In the 1700’s, new advances in technology finally enabled glass manufacturers to mass produce bottles…but marketing methods and shopping habits had not yet caught up. A visit to a wine store meant bringing your own bottles (which were too expensive to throw away or provide to customers for free) to have refilled from the wine purveyor’s full barrels!

To combat the rampant dishonesty from both customers and shopkeepers in determining the capacity of the bottles, the English developed a standard bottle size of 750ml. The size was determined from the average capacity of a glass-blower’s lungs, and therefore was easy to reproduce with some level of accuracy.
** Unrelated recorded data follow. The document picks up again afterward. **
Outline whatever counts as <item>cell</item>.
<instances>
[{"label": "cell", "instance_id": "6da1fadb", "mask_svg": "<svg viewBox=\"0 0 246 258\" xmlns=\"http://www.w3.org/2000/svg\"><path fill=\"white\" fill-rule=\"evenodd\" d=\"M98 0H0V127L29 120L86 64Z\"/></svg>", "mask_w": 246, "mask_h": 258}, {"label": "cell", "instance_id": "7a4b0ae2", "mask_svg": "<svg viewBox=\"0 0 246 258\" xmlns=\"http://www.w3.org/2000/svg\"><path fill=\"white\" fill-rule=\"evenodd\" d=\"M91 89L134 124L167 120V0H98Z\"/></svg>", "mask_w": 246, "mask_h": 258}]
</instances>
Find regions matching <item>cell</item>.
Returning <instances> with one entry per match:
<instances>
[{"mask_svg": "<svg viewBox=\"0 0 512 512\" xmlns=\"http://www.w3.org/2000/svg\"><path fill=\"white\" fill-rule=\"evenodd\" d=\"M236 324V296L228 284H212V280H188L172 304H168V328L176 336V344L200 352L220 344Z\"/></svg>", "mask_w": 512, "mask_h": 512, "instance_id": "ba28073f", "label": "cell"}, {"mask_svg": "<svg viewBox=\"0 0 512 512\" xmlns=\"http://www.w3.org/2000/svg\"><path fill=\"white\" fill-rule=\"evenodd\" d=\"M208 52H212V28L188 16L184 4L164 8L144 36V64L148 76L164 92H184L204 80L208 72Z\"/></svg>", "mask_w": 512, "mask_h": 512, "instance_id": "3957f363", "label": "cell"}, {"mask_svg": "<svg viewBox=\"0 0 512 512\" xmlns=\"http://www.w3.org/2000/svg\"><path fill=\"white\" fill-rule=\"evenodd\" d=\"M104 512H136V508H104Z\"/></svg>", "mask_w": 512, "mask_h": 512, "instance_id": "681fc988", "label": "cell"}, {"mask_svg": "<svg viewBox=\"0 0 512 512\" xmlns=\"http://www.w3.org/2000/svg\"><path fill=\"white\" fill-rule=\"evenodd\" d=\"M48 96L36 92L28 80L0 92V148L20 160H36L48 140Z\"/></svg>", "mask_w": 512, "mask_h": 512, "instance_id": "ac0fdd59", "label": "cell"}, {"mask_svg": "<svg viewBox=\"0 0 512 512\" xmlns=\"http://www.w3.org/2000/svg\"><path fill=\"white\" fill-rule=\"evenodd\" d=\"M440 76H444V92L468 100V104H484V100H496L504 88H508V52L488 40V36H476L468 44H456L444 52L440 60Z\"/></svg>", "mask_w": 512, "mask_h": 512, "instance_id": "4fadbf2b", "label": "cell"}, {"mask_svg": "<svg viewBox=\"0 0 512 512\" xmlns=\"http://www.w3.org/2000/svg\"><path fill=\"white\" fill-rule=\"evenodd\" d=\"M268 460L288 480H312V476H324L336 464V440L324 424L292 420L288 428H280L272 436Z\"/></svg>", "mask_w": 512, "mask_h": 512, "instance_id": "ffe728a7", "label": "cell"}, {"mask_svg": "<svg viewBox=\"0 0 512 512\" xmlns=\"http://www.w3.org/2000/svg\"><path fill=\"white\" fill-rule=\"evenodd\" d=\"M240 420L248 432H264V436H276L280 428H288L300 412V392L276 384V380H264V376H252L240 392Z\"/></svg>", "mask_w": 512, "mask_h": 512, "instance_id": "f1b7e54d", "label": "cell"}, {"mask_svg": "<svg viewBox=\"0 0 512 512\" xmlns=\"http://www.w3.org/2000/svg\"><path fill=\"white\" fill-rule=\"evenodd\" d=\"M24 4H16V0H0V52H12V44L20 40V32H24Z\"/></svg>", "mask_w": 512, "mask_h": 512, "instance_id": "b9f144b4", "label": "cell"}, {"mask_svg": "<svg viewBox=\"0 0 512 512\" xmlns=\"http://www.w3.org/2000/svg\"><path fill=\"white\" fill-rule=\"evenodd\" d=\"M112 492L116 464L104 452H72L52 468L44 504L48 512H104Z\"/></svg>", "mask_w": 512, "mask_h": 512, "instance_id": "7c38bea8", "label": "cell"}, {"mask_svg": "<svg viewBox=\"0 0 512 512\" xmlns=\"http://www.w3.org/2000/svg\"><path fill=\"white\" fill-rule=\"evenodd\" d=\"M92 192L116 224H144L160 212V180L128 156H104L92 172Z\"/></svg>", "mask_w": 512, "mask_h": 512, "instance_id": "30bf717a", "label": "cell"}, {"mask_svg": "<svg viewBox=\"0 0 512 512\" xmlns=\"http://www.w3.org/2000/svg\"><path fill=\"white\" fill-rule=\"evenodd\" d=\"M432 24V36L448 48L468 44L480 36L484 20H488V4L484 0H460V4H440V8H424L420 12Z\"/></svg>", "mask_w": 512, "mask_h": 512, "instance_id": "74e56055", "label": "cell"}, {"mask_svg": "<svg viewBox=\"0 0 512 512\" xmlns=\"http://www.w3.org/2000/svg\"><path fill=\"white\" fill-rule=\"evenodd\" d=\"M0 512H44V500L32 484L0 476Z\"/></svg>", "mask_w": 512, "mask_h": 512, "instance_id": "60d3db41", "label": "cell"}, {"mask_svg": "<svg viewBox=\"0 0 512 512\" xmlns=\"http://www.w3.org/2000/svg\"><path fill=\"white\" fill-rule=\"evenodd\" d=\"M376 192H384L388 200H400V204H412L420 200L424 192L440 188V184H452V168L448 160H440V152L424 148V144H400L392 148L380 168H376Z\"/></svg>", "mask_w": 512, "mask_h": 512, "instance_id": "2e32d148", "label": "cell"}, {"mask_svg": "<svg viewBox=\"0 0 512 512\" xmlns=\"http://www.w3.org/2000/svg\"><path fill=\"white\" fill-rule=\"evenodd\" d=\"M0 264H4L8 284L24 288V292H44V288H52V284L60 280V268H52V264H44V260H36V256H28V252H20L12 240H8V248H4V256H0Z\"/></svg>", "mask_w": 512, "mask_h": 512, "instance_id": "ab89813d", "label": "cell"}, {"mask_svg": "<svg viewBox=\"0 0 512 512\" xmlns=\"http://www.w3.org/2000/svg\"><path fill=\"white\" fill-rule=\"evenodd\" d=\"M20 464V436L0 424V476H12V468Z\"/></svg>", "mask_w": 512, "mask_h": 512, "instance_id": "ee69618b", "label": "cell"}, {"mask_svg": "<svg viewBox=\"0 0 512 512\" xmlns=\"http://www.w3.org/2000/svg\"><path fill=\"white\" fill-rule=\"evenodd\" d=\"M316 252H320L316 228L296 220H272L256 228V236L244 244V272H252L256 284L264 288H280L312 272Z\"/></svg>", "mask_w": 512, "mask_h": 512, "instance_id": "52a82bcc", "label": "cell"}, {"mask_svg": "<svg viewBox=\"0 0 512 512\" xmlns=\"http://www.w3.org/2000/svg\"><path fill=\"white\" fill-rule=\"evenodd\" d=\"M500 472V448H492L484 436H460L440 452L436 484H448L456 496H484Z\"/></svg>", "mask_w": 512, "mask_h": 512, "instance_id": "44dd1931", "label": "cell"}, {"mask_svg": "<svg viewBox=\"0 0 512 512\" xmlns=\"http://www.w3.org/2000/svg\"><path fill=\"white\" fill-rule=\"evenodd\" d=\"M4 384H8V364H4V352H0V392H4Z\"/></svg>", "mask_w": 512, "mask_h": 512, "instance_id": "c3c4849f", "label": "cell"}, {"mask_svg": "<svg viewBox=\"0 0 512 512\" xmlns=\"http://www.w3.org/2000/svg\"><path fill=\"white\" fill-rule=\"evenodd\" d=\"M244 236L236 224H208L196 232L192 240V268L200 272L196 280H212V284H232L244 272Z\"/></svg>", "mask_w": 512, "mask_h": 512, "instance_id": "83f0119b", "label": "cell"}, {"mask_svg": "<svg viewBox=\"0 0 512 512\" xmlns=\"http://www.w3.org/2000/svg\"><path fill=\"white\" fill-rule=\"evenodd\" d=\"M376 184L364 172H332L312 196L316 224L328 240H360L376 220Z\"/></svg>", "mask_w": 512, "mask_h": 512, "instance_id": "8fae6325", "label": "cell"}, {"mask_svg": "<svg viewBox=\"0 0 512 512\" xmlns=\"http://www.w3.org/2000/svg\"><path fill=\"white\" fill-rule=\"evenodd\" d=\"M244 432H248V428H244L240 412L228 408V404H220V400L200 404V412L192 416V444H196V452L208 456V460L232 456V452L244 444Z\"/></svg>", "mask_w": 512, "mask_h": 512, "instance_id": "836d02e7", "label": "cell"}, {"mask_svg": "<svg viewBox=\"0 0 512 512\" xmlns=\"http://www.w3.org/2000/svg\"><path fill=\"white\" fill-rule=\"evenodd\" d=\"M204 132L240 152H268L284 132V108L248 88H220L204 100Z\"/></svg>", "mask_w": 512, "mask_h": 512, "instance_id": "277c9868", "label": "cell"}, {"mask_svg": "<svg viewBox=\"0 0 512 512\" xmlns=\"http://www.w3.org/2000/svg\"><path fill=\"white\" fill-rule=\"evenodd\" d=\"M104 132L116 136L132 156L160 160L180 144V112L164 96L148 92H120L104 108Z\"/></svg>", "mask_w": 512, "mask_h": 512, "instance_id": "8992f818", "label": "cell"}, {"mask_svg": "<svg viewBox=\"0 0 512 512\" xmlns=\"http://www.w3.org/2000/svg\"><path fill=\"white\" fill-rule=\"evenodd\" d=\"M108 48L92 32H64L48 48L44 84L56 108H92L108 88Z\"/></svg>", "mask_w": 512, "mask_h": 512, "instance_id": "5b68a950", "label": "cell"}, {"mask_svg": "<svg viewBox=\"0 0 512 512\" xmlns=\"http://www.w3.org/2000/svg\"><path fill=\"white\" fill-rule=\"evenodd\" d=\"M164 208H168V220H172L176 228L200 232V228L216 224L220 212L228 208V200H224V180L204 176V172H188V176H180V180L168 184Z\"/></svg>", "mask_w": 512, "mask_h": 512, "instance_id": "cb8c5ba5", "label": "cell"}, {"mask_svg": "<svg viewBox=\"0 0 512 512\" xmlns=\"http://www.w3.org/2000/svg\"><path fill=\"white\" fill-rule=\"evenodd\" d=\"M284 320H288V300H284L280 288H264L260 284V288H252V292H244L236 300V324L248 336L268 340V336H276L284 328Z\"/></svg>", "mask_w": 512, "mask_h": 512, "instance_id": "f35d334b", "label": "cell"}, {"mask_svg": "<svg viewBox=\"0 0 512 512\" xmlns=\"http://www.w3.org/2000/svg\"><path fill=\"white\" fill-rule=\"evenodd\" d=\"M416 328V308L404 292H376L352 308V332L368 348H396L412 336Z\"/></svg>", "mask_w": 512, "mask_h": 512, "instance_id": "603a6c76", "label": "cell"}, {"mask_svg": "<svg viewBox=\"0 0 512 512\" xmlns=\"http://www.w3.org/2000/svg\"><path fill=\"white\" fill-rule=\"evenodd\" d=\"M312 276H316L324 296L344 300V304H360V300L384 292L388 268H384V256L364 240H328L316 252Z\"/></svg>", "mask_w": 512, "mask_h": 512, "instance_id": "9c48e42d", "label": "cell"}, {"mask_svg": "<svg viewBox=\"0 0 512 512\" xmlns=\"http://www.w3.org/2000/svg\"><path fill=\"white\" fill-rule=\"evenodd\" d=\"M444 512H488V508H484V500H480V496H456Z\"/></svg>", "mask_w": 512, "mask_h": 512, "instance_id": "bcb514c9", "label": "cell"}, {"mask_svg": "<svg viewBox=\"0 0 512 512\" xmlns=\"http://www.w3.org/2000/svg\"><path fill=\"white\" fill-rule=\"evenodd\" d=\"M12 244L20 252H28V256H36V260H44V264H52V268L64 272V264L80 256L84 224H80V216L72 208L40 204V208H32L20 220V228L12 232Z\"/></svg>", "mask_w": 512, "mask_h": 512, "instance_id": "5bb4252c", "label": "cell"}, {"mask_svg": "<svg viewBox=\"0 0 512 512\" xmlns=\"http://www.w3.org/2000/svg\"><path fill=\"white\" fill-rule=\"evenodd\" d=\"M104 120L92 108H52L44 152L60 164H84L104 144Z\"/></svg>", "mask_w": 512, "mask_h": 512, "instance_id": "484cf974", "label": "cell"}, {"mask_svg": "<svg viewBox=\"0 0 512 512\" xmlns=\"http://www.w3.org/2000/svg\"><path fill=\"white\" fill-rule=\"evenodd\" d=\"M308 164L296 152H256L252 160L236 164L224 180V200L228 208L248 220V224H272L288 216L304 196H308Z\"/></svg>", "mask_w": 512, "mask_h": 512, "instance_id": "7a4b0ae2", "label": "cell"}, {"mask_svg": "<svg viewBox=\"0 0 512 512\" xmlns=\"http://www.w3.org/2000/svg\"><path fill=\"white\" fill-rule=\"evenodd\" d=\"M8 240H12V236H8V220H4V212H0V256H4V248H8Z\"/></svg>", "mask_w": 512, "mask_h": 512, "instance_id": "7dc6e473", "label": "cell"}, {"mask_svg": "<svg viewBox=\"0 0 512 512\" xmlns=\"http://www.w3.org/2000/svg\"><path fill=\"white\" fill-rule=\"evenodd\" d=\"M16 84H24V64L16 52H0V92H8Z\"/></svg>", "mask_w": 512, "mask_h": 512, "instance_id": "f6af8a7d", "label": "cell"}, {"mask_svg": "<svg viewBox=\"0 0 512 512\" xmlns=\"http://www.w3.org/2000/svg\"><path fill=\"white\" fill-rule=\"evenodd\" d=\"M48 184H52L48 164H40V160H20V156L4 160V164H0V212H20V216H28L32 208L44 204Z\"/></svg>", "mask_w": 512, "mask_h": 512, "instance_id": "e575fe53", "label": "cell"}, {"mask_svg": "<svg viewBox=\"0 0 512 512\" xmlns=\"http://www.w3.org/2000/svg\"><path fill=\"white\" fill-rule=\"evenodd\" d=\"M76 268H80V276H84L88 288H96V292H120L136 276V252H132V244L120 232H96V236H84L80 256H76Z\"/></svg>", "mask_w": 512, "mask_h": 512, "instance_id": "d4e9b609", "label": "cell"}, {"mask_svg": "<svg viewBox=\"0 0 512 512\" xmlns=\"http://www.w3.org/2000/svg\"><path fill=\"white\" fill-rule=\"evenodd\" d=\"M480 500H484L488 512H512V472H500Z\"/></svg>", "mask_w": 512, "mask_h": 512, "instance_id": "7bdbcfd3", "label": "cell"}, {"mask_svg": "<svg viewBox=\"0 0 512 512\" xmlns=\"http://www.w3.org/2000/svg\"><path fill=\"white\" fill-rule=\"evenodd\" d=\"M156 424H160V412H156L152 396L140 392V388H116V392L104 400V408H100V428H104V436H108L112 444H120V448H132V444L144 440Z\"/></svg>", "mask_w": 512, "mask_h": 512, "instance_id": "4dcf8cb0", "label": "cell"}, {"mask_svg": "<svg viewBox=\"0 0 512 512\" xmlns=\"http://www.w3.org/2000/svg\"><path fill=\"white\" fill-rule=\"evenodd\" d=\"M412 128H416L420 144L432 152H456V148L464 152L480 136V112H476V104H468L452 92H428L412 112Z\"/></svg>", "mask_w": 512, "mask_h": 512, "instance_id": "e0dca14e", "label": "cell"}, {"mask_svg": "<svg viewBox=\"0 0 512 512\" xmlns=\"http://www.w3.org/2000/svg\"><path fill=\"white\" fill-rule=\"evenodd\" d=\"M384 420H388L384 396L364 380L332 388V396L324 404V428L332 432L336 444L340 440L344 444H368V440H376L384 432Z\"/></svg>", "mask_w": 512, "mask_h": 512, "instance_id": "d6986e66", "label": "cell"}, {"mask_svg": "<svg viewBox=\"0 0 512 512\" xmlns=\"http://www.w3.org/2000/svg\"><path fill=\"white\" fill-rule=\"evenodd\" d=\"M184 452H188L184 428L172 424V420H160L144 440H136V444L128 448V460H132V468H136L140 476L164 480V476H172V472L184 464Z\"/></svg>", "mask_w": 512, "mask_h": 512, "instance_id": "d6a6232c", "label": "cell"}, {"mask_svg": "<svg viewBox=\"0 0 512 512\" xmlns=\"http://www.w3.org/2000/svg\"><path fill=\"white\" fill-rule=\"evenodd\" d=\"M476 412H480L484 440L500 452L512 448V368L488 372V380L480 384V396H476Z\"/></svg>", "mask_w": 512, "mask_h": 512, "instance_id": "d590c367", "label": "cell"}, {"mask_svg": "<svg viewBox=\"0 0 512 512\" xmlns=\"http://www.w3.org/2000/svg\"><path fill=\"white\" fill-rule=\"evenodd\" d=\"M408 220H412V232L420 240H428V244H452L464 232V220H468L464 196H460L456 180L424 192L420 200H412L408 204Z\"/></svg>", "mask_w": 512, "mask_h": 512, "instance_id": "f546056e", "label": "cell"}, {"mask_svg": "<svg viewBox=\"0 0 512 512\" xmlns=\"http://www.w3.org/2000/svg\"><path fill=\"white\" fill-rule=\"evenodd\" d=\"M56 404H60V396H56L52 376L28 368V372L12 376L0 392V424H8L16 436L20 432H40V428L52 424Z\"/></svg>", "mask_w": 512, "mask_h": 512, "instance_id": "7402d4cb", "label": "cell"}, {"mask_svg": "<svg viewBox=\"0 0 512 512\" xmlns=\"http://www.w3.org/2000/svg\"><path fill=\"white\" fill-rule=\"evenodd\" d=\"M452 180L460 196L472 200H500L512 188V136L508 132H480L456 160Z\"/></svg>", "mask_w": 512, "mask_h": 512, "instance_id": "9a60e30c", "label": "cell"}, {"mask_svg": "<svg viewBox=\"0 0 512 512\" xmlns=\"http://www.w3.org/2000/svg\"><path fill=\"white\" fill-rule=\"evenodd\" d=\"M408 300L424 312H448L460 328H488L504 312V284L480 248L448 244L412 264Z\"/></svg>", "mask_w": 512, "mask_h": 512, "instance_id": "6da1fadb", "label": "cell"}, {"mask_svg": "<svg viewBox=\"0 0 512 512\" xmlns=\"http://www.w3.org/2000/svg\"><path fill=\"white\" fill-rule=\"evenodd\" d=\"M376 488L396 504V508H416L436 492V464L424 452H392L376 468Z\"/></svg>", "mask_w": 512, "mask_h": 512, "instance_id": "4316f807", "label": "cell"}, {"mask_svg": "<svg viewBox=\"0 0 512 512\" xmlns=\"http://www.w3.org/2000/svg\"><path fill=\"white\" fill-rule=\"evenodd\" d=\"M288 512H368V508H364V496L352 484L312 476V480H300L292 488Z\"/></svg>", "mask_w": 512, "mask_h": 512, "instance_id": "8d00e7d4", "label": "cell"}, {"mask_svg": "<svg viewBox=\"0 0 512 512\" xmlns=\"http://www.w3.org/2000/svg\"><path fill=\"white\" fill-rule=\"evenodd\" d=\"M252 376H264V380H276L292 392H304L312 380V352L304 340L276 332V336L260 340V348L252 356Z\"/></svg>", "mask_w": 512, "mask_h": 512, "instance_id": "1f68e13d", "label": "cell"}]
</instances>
With a few years of progress, other bottle sizes were developed. Today, Champagne is regularly bottled in up to 15 different sizes, with corresponding names:

Quarter bottle – 187ml
Half bottle – 375ml
Bottle– 750ml (25.4 fluid ozs, 4-5 glasses)
Magnum – 1.5 liters
Jeroboam – 3 liters (Champagne) or 4.5 liters (Still wine)
Rehoboam – 4.5 liters (Champagne only)
Methuselah – 6 liters
Salmanazar – 9 liters (equal to a case of 12 bottles)
Balthazar – 12 liters
Nebuchadnezzar – 15 litres (20 bottles!)

(The three largest sizes are rarely made today, as the bottles alone cost several hundreds of dollars and are very difficult to lift or pour)

Large bottles are hard to find on store shelves, but are regularly available by special order.  Plan ahead for your next large event, and order a large bottle to add to the atmosphere of your festivity!